The parties here stand in the same relation as that in which they stood below. Upon demurrer to the petition sustained, the court, of common pleas rendered a judgment for the defendant below. The action was brought under Sections 4357 and 4358, Revised Statutes, to recover damages alleged to have been sustained by the plaintiff in consequence of the sale by the defendant of intoxicating liquors to her husband, whereby he was made drunk, and while in that condition inflicted the injuries complained of.
The point upon which the decision below turned was that the sales were not alleged to be unlawful: but it is urged here that the necessity of pleading and proving unlawfullness under the authority of Baker v. Beckwith, 28 O. S., 314, and Lyon v. Fleahman, 34 Ohio State, 151, is now obviated by the provisions subsequently incorporated into the law by 72 Ohio Laws, 35, and 93 Ohio Laws, 371, providing for notice.

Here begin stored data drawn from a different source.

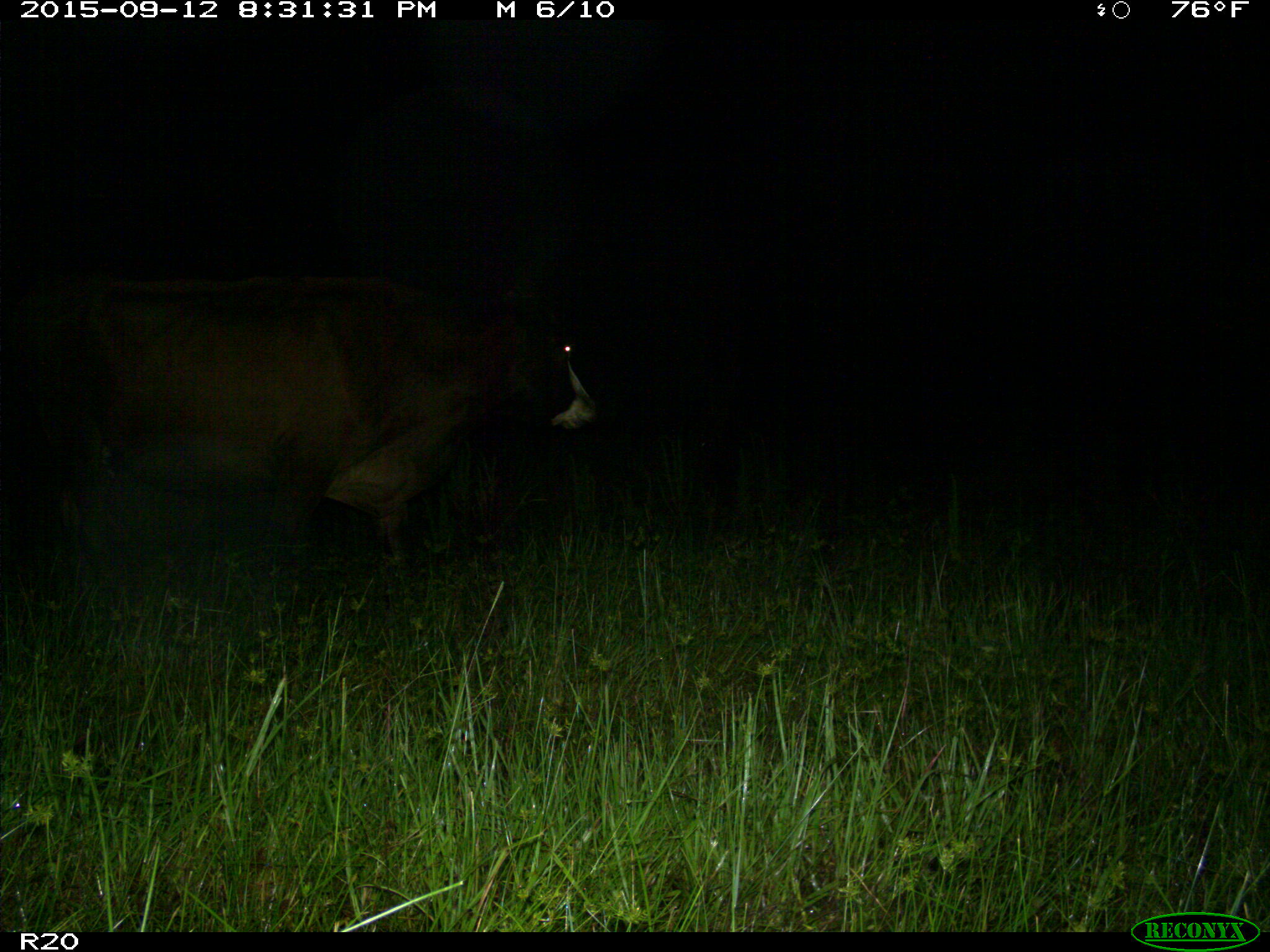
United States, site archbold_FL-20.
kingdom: Animalia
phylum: Chordata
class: Mammalia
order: Artiodactyla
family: Bovidae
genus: Bos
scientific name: Bos taurus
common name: domestic cow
Bos taurus (domestic cow).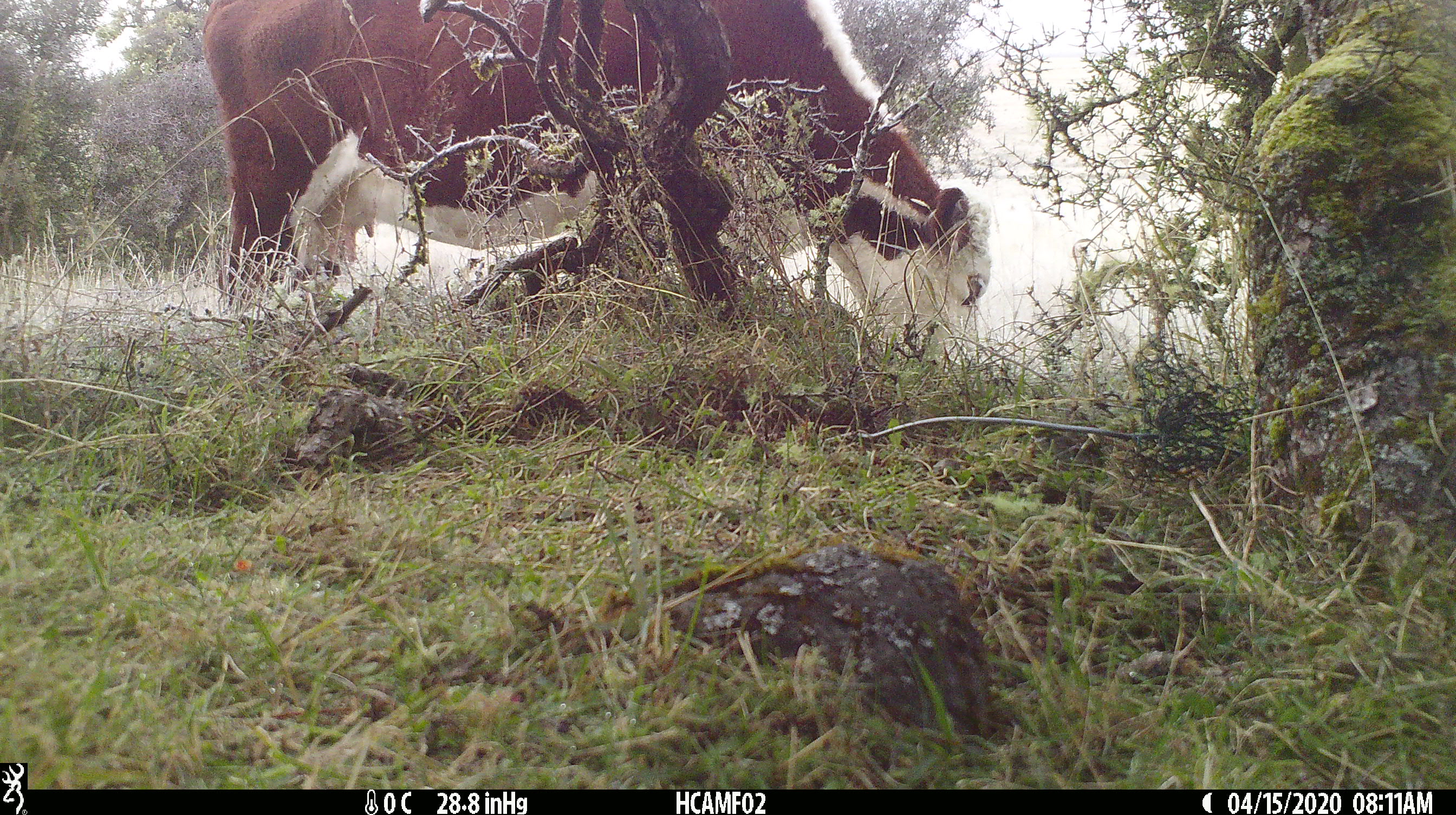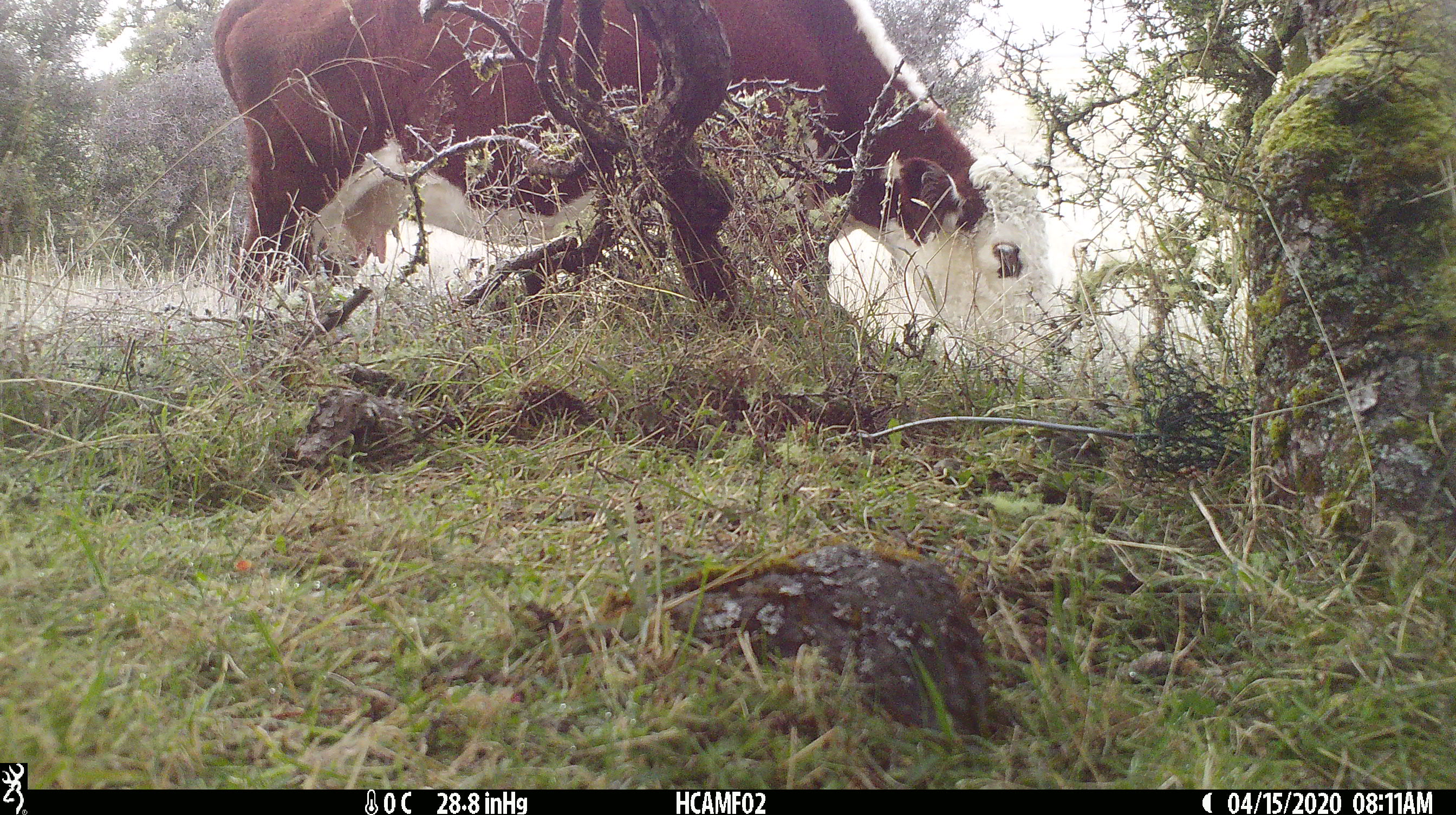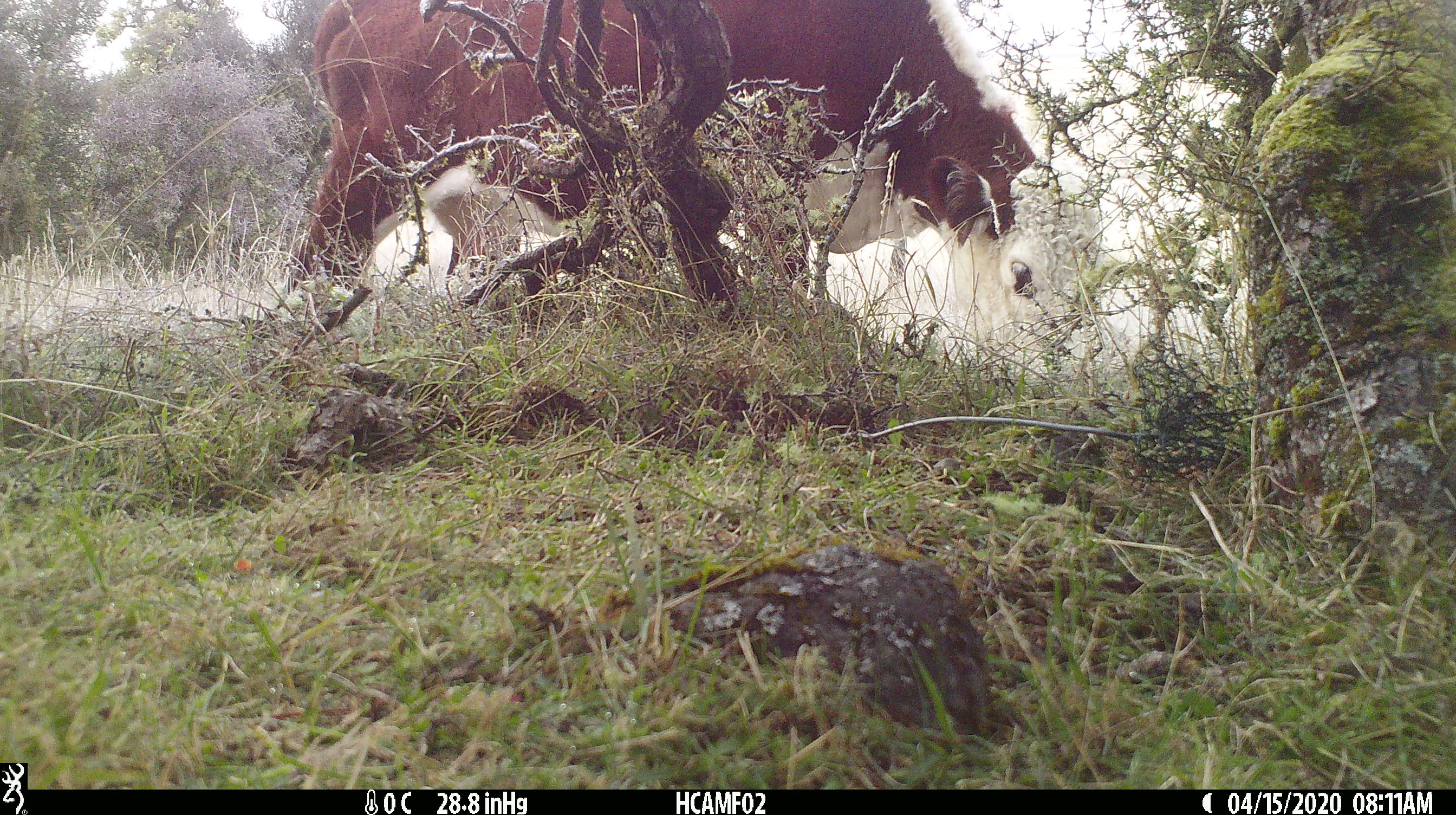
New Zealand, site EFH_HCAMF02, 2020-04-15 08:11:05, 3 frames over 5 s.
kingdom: Animalia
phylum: Chordata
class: Mammalia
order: Artiodactyla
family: Bovidae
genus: Bos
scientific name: Bos taurus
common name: domestic cow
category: cow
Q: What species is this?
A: Cow (domestic cow) (Bos taurus).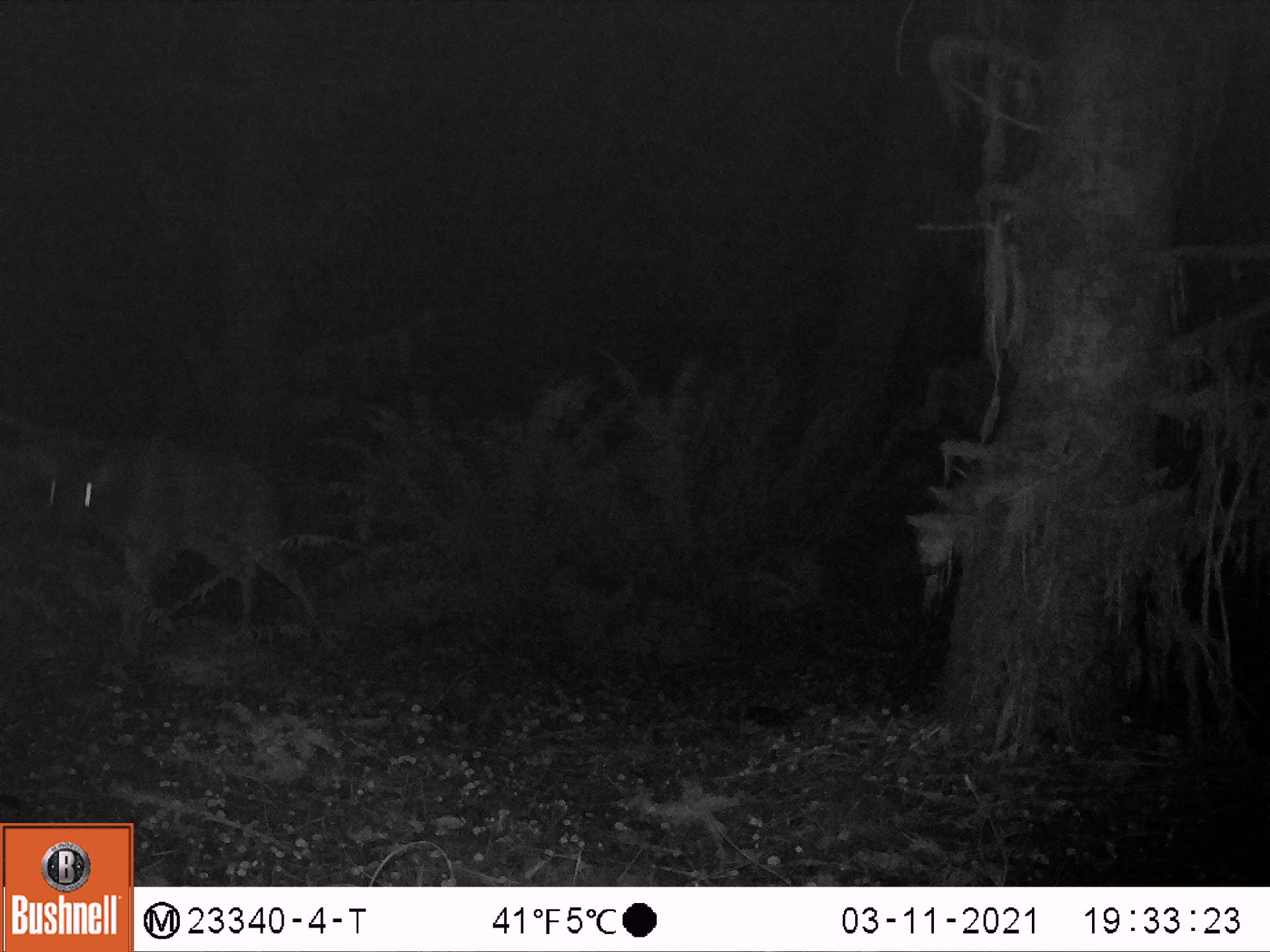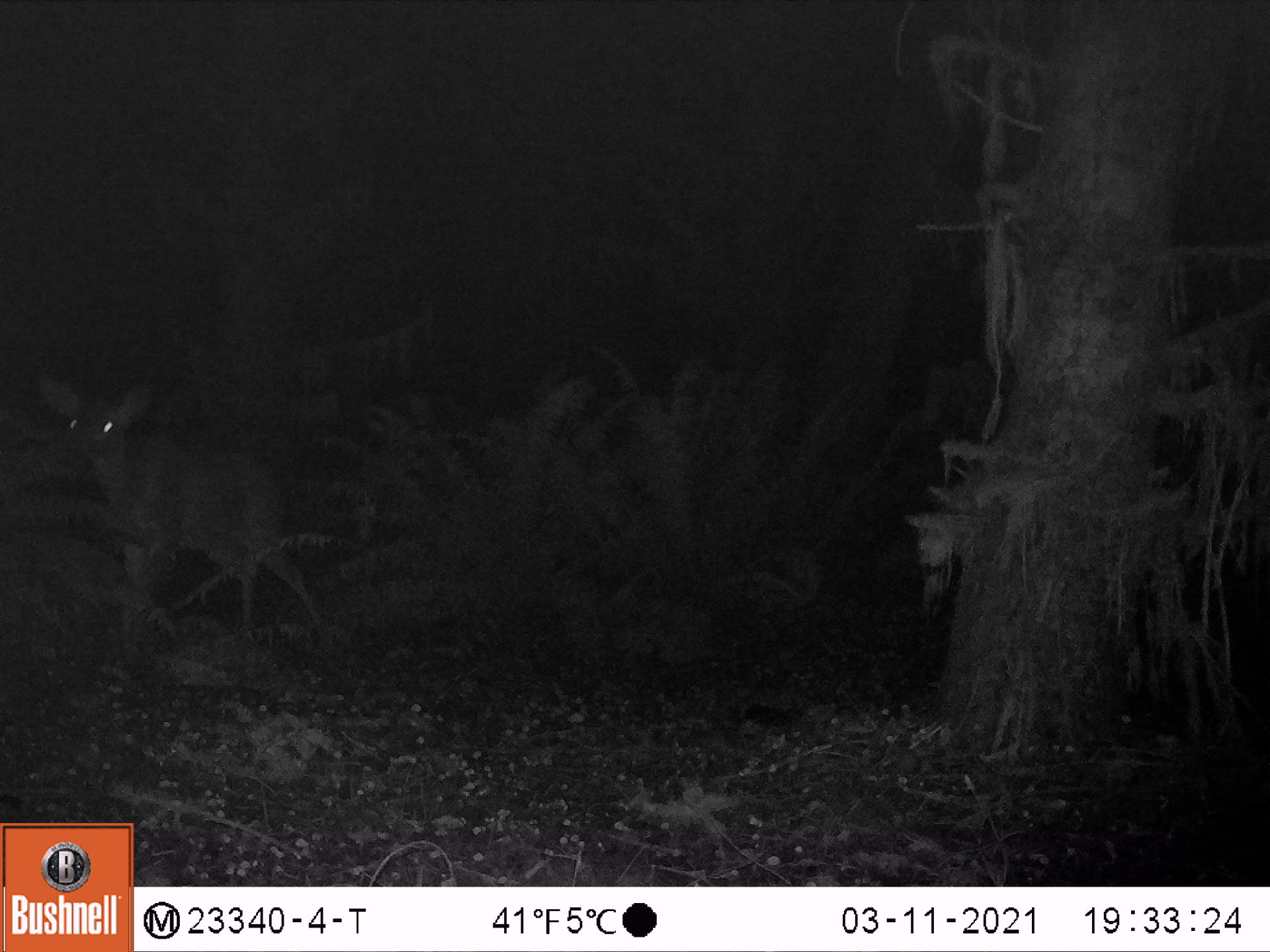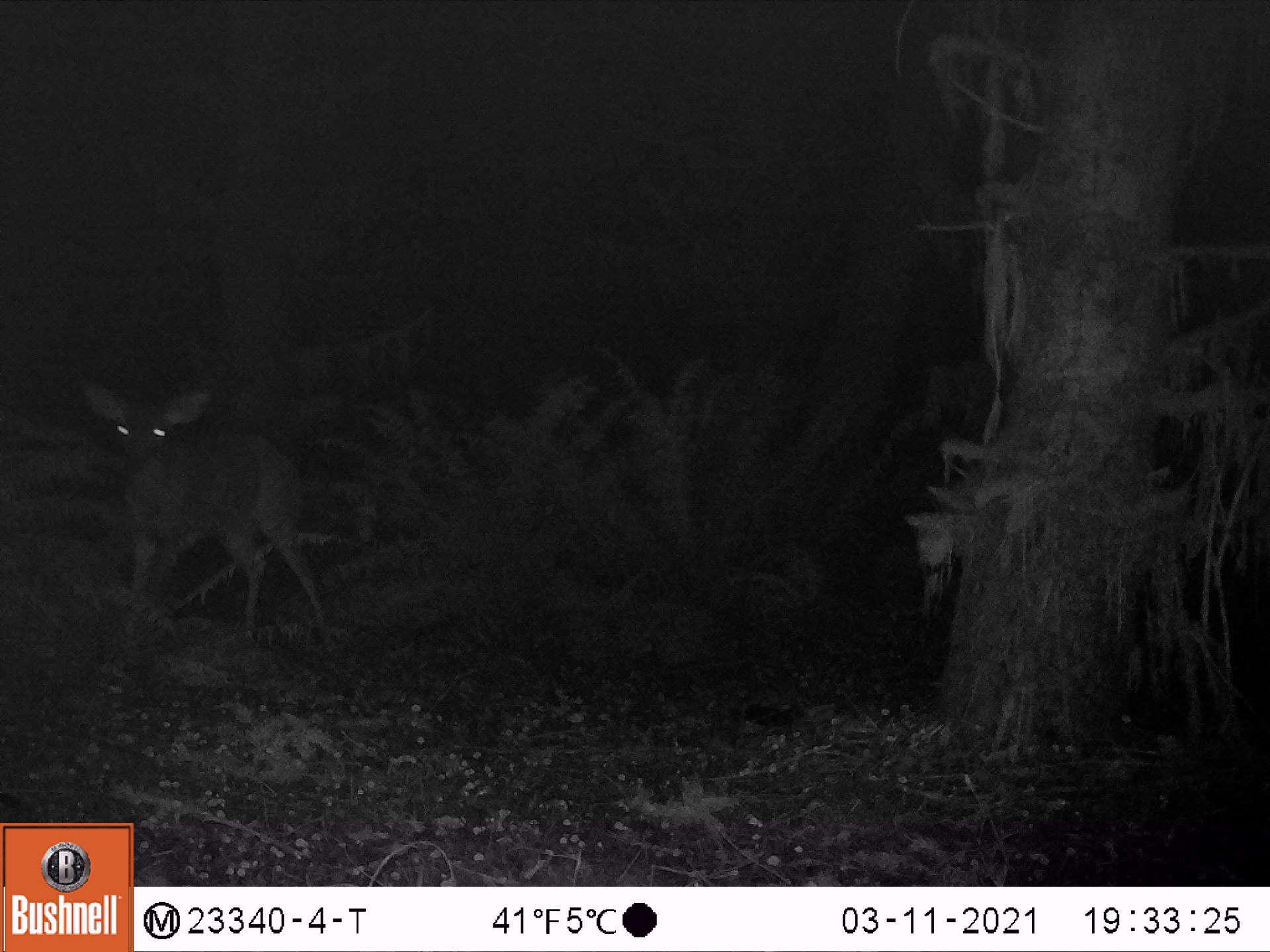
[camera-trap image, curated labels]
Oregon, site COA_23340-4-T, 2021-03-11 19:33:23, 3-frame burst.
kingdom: Animalia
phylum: Chordata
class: Mammalia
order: Artiodactyla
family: Cervidae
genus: Odocoileus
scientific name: Odocoileus hemionus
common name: black-tailed deer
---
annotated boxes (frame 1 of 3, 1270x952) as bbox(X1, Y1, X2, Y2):
black-tailed deer: bbox(35, 444, 330, 637)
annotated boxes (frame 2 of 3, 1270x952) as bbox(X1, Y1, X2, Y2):
black-tailed deer: bbox(33, 375, 332, 654)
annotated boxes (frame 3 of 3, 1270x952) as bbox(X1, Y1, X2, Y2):
black-tailed deer: bbox(71, 376, 339, 651)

The Supreme Court has not yet construed the requirement of notice in Section 4358, as bearing upon the alleged enlargement of the liability created by Section 4357, but it has passed upon the effect of the general notice in this behalf formerly required thereby and by Sections-4359 and 4360, Revised Statutes, now repealed, and has clearly intimated in Mullen v. Peak, 49 O. S., 447, 458-9, and Casey v. Bank, 50 O. S., 527, that those provisions as to notice did not obviate the necessity of pleading and proving the unlawfulness of the sales of liquor relied on to make out a ease of liability, under Section 4357. The opinion of the court in Kolling v. Bennett, 18 C. C., 425, implies that the same requirement is deemed to exist still under the present statute.
We feel bound by the construction which the Supreme Court has put upon Section 4357, and adhered to after -the element of notice was incorporated by the General Assembly into the law. The judgment is therefore affirmed.